THE REQUEST: Recast the lines below, from the line with "In what ranking" to the line with "18922 millimetres", both ends included, as a JSON list of strings with one string for each line and blank lines left out.

SOURCE RECORDS start

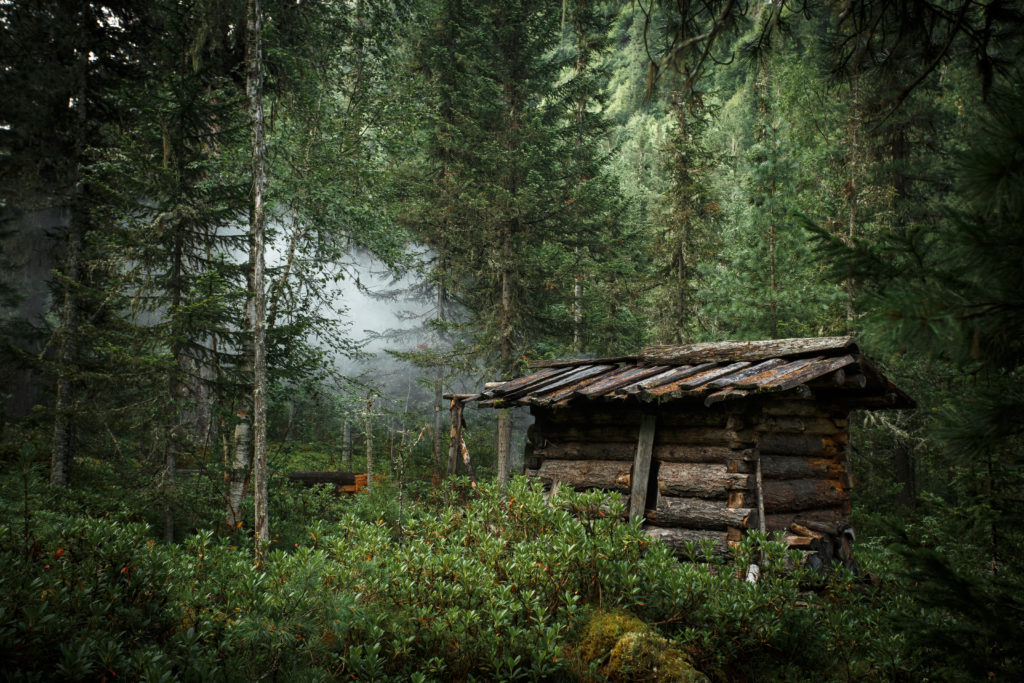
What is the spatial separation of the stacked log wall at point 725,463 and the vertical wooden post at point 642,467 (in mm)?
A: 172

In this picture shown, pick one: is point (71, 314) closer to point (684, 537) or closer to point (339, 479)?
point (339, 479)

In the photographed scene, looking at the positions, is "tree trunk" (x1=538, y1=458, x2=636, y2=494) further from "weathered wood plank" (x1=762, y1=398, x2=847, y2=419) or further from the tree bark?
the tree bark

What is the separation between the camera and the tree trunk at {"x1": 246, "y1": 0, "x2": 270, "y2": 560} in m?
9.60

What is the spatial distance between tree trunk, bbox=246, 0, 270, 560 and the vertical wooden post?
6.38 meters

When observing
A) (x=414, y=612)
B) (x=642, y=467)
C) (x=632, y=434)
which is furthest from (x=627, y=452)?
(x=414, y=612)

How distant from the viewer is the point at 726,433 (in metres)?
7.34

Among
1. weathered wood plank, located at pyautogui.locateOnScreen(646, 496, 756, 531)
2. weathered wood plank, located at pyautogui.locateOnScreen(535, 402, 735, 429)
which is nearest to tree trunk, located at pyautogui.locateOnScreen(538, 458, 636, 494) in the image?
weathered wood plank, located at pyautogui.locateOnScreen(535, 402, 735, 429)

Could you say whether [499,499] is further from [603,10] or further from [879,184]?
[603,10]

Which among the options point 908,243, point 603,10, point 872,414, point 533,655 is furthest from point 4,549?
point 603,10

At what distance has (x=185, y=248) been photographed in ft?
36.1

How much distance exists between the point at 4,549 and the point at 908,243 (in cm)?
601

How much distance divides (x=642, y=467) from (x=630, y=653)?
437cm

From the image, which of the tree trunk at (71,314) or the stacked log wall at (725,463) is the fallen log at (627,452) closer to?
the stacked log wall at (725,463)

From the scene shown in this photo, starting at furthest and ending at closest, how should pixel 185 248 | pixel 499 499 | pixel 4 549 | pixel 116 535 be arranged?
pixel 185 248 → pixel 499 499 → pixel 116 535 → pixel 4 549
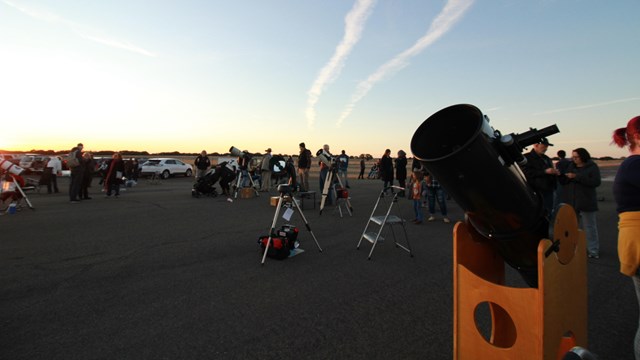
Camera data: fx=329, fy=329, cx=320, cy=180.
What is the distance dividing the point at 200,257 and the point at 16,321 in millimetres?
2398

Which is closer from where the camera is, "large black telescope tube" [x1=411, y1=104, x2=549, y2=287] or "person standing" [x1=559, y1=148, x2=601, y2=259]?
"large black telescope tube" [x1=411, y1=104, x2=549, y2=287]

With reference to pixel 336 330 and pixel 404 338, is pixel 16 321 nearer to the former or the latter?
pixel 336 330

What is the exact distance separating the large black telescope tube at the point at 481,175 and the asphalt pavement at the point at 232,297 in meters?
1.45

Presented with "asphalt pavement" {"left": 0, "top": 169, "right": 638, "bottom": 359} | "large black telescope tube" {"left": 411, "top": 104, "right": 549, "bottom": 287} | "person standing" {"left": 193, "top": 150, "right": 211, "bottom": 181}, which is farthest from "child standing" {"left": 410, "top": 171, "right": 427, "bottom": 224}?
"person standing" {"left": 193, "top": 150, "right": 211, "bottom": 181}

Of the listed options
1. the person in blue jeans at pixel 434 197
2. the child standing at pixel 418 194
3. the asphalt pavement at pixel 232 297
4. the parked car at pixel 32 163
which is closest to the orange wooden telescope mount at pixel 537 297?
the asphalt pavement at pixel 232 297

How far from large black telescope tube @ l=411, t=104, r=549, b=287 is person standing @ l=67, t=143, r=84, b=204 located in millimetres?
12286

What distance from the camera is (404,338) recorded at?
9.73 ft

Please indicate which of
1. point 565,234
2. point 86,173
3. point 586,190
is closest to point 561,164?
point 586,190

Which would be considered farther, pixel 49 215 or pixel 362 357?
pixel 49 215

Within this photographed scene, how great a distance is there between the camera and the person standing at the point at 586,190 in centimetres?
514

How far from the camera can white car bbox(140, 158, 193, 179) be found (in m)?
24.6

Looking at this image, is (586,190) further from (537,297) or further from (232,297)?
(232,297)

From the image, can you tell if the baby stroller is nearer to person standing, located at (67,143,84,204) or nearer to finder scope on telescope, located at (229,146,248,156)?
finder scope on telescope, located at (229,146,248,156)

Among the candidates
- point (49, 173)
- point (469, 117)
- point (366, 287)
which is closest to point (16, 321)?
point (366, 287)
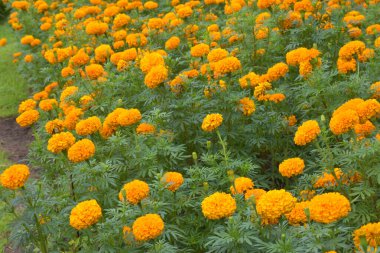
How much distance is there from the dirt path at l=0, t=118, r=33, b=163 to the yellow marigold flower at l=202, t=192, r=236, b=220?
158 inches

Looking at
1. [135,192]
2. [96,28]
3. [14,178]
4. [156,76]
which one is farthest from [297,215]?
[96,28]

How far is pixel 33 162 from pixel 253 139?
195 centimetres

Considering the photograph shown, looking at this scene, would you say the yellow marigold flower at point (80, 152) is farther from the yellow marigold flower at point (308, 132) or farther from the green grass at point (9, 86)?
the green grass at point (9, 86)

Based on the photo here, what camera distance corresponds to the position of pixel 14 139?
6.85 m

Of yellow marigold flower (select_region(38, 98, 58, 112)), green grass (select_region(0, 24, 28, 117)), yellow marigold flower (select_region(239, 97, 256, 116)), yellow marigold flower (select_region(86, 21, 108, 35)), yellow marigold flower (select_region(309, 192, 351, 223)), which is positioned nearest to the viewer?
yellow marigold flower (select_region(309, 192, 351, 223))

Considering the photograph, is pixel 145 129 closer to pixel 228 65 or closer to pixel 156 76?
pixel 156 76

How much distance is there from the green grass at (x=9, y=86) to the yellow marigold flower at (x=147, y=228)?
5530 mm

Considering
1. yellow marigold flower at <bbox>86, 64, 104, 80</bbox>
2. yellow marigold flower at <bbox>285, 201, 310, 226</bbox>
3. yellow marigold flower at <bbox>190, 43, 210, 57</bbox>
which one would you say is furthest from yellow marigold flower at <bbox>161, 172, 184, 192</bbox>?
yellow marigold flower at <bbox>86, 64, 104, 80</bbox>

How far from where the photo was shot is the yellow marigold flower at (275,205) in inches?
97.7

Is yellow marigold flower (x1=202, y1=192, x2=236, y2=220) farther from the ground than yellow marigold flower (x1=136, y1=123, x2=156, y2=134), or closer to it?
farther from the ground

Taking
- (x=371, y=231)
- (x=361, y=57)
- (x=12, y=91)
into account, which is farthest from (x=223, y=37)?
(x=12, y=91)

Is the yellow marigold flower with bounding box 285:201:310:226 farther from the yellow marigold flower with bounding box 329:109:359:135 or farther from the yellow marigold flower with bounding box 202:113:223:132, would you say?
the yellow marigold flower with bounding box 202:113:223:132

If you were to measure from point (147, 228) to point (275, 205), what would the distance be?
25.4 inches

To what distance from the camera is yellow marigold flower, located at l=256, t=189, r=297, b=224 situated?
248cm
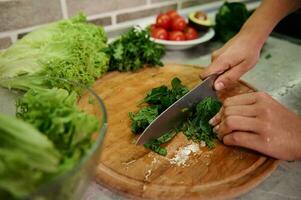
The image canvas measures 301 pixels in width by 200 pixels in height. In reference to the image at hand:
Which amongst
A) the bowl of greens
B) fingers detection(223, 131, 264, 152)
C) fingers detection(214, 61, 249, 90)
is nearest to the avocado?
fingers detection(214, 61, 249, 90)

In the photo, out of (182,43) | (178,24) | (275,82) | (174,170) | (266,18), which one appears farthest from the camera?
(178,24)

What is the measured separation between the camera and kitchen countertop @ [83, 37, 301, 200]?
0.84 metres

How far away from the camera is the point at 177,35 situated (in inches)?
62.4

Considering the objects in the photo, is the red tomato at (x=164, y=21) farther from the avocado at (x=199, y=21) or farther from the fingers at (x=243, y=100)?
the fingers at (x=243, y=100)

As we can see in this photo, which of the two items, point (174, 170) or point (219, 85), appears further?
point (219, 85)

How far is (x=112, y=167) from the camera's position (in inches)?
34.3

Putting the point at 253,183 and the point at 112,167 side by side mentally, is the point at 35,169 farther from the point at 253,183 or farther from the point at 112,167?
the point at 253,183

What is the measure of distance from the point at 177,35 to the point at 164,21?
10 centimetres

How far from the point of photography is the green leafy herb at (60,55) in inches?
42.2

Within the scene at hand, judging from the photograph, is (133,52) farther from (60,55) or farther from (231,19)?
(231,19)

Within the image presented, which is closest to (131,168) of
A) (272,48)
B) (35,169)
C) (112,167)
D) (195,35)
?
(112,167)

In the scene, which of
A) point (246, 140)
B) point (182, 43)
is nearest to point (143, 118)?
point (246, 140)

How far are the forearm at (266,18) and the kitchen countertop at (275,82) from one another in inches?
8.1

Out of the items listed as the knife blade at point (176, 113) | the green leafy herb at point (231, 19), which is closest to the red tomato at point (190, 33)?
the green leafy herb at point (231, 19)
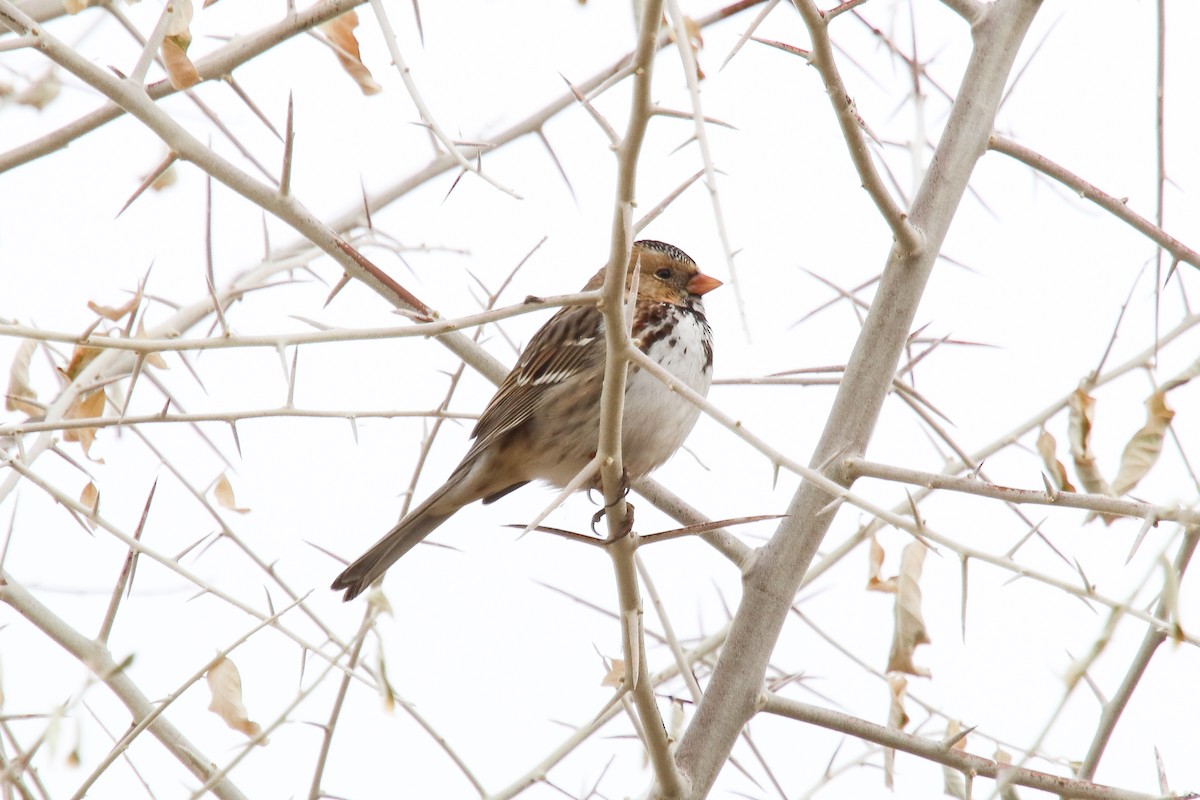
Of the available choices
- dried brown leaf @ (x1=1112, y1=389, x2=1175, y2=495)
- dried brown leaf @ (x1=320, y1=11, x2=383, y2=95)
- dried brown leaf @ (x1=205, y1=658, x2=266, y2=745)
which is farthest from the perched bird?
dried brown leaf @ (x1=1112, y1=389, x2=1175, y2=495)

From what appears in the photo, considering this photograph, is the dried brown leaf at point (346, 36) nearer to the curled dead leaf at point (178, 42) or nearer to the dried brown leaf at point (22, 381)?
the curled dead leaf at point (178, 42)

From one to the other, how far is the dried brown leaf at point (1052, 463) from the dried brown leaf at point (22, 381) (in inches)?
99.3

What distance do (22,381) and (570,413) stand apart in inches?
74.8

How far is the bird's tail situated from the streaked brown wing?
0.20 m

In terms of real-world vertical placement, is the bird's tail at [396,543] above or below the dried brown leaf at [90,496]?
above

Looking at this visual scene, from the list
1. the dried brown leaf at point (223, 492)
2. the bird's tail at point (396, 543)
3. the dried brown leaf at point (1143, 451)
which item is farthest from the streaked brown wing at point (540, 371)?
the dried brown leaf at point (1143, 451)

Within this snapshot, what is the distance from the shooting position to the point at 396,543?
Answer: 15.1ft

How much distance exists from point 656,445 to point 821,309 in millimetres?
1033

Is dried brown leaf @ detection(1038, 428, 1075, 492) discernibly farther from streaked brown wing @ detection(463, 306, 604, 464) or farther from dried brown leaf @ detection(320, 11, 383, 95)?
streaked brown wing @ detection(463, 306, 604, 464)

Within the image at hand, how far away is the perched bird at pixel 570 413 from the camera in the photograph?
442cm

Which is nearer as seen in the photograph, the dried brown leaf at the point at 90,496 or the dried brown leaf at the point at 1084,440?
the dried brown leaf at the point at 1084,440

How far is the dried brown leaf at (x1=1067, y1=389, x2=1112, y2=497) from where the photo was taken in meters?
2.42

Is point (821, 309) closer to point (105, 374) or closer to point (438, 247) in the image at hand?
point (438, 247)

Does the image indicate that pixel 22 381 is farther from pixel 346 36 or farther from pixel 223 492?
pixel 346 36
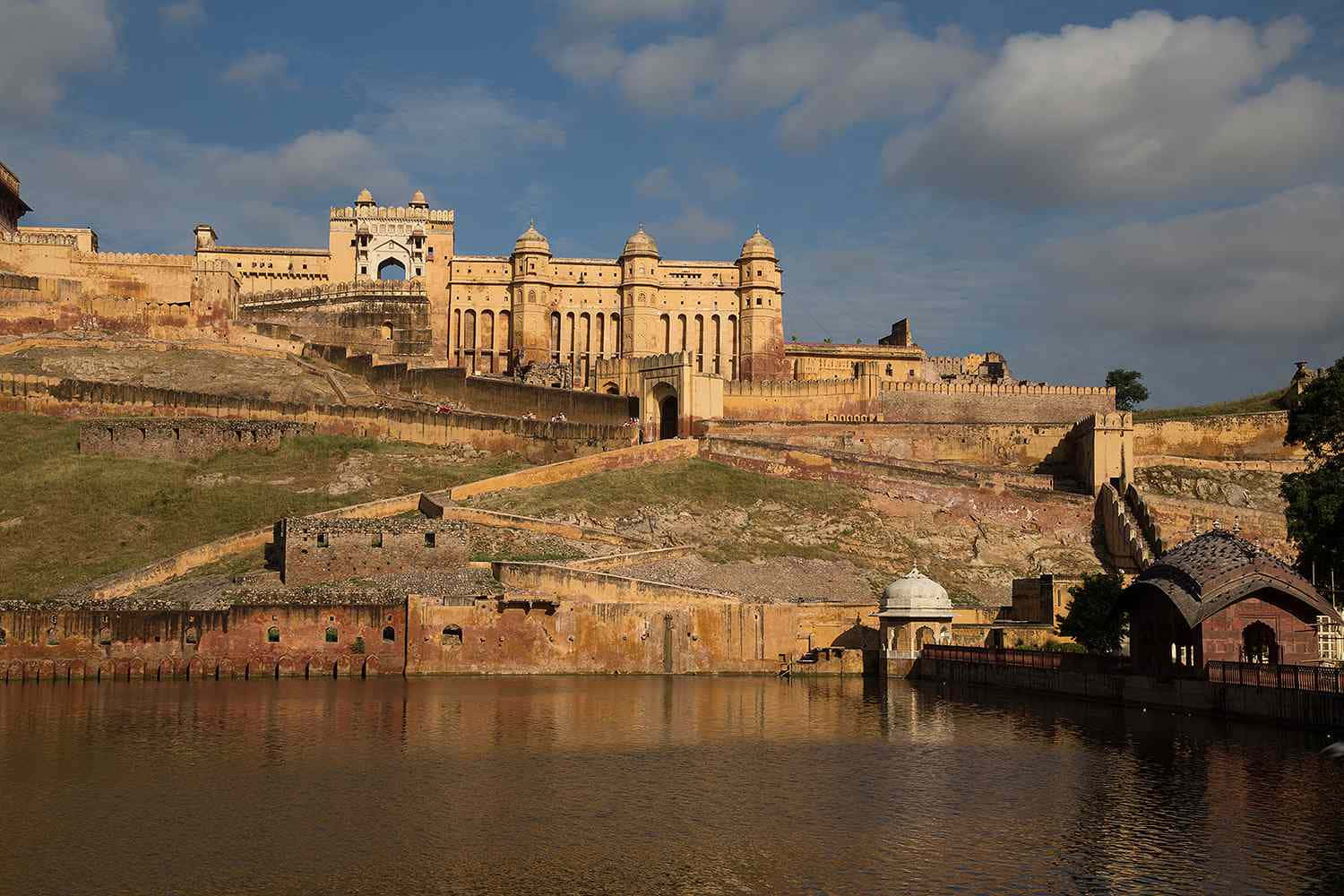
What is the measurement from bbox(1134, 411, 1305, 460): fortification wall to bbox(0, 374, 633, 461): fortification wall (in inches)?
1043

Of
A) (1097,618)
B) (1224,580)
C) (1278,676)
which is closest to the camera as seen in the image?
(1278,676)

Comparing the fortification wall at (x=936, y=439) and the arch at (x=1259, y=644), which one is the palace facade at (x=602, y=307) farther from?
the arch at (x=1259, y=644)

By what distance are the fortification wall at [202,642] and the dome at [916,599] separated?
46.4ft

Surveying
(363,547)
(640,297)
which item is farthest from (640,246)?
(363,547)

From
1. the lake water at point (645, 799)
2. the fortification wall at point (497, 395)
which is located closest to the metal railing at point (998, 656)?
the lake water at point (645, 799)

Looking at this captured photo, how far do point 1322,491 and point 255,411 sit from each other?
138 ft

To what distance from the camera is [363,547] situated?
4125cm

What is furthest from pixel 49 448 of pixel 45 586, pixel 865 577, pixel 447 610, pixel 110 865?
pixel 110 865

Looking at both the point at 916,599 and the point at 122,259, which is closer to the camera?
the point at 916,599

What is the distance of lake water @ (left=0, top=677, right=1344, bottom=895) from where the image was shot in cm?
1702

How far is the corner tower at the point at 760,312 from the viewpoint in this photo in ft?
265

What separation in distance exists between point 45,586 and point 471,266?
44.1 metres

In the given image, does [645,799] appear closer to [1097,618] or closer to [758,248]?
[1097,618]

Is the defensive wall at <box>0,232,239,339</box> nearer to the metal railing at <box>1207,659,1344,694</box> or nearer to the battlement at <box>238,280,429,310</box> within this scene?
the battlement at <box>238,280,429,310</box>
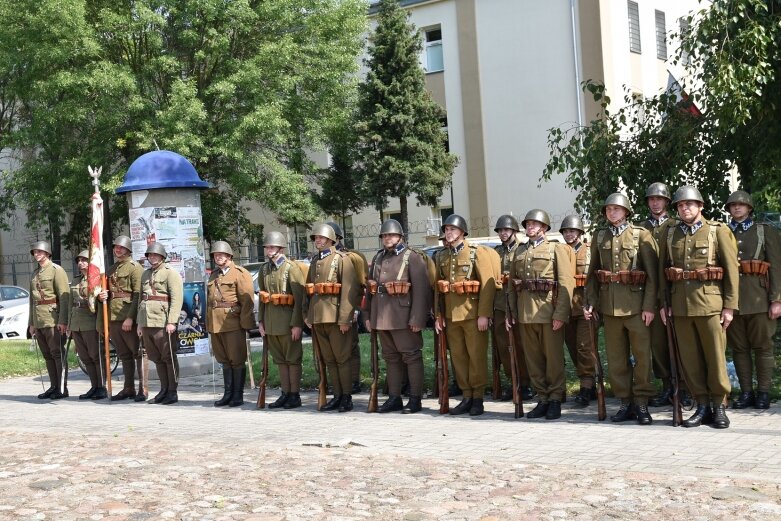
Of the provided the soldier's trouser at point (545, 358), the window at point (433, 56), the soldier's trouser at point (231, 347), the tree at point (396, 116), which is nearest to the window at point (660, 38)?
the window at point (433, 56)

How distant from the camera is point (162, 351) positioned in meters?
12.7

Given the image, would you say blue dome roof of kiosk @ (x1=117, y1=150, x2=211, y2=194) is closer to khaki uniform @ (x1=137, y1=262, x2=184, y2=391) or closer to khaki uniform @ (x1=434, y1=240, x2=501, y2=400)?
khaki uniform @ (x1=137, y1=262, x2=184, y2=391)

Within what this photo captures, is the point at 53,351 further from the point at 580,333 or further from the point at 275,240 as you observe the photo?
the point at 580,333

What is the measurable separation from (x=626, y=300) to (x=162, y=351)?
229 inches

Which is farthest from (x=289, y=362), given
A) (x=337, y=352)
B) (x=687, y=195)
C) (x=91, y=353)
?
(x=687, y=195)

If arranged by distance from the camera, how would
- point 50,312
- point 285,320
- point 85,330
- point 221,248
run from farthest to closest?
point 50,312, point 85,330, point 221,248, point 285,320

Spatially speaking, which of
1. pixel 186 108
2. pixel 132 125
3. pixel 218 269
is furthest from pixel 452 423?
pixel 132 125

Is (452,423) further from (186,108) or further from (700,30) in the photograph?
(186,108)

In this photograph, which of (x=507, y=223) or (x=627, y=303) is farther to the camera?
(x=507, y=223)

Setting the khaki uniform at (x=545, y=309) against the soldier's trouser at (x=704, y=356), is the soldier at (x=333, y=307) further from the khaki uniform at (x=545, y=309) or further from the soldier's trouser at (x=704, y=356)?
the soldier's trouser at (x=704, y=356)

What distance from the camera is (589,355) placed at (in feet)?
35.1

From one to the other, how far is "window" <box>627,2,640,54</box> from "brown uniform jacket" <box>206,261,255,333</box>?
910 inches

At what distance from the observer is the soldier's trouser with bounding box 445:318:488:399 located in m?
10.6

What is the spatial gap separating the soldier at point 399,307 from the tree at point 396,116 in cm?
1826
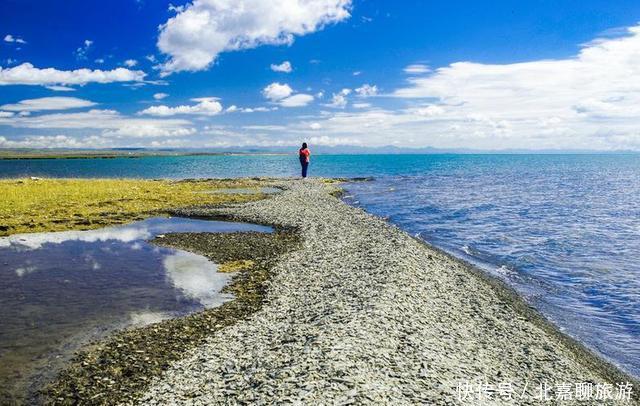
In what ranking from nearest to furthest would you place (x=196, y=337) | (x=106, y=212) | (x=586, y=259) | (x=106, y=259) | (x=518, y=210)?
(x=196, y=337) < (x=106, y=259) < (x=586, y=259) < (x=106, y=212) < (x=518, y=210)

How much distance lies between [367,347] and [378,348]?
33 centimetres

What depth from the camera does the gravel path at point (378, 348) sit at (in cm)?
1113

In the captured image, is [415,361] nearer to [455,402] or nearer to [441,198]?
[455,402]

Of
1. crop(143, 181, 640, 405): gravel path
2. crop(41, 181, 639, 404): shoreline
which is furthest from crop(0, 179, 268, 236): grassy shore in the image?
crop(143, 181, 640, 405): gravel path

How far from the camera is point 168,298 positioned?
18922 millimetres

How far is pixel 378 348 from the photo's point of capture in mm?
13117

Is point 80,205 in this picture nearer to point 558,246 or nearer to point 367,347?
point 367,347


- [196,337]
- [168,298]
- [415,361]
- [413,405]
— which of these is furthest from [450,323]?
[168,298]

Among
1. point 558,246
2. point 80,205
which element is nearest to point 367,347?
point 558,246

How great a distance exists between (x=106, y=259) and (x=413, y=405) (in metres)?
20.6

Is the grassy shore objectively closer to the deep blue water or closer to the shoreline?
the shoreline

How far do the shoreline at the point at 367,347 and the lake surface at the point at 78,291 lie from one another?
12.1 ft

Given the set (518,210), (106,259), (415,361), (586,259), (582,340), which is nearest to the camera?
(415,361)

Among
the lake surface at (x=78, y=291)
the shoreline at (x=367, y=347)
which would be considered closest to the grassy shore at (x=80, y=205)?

SOURCE RECORDS end

SOLUTION:
[
  "In what ranking from nearest to furthest would you place (x=196, y=337) | (x=106, y=212) | (x=586, y=259) | (x=106, y=259) | (x=518, y=210)?",
  "(x=196, y=337) < (x=106, y=259) < (x=586, y=259) < (x=106, y=212) < (x=518, y=210)",
  "How much distance lies between [367,347] and [378,348]?",
  "33 centimetres",
  "What depth from the camera does the gravel path at point (378, 348) sit at (in cm)?",
  "1113",
  "In the captured image, is [415,361] nearer to [455,402] or nearer to [441,198]?",
  "[455,402]",
  "Of",
  "1. crop(143, 181, 640, 405): gravel path",
  "2. crop(41, 181, 639, 404): shoreline",
  "which is furthest from crop(0, 179, 268, 236): grassy shore in the image?",
  "crop(143, 181, 640, 405): gravel path",
  "How far from the camera is point 168,298 positioned?",
  "18922 millimetres"
]